• _抜粋_:
..........
Rainbow In My Soul (レインボー・イン・マイ・ソウル)
2012年12月18日 音楽
もうけっこう前の話になってしまうが、Facebookで繋がっている方がこんなことを書いていた。
<好きなことばかりやって楽しそう とよく言われる
花から花へ飛びまわる蜂のようだとも
たしかにそうです
でもその代わり 手放したこと 諦めたことは人の何倍も多い
安全地帯に立ったままじゃ 自由に飛べないから>
フリーランスで仕事をしている方だから書ける実に含蓄ある言葉だ。そしてこの一文には「自由」ということの本質が表れている気がして興味深い。
「好きなことばかりやって楽しそう」と言った人は実に浅薄で表面的な見方しかできないと感じる。
もしも、
「じゃあ、自分もされてみては?」
と訊ねたら、
「いやー、そういわれても・・・アレがアレだし(笑)」
などとまともな返事もないし、ましてや実際に行動に移すことなどあり得ないだろう。その人自身、意識的にせよ無意識的にせよ、組織を離れることのデメリットを身に沁みて感じているからだ。
..........
• _保存データ_:
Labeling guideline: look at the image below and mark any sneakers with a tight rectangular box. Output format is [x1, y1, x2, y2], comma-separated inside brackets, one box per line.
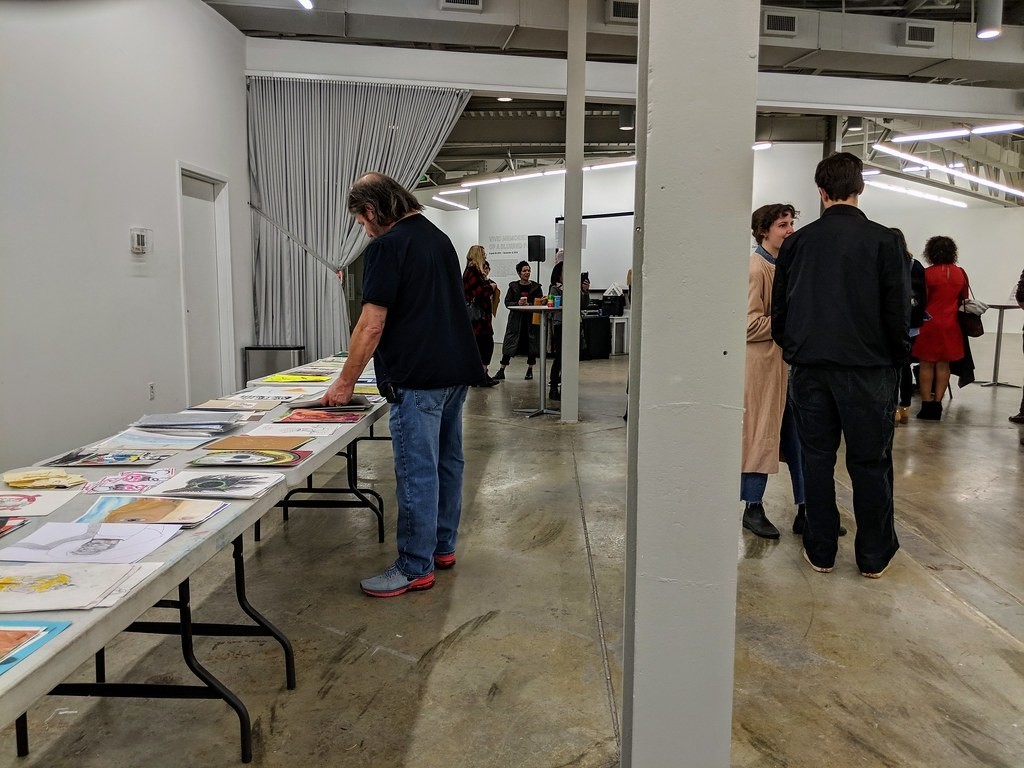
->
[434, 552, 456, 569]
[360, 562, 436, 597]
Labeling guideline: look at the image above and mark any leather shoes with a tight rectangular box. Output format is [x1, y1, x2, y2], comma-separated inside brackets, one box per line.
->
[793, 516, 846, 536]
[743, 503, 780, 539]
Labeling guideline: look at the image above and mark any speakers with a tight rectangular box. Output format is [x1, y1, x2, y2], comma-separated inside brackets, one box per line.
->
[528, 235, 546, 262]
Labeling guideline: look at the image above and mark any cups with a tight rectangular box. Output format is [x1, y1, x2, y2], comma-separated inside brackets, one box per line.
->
..........
• _短い課題_:
抜粋の内容に次の(a)〜(c)が合うかどうかを「はい」か「いいえ」で答え、それぞれ決め手となる本文の語句を引用してください。
(a) 筆者が紹介している書き込みをした人は、フリーランスで仕事をしている。
(b) 書き込みをした人は、手放したことや諦めたことが人より少ないと書いている。
(c) 筆者は、「好きなことばかりやって楽しそう」と言った人の見方を深いものだと評価している。

• _解答_:
(a) はい。「フリーランスで仕事をしている方だから書ける実に含蓄ある言葉だ。」
(b) いいえ。「でもその代わり 手放したこと 諦めたことは人の何倍も多い」
(c) いいえ。「実に浅薄で表面的な見方しかできないと感じる。」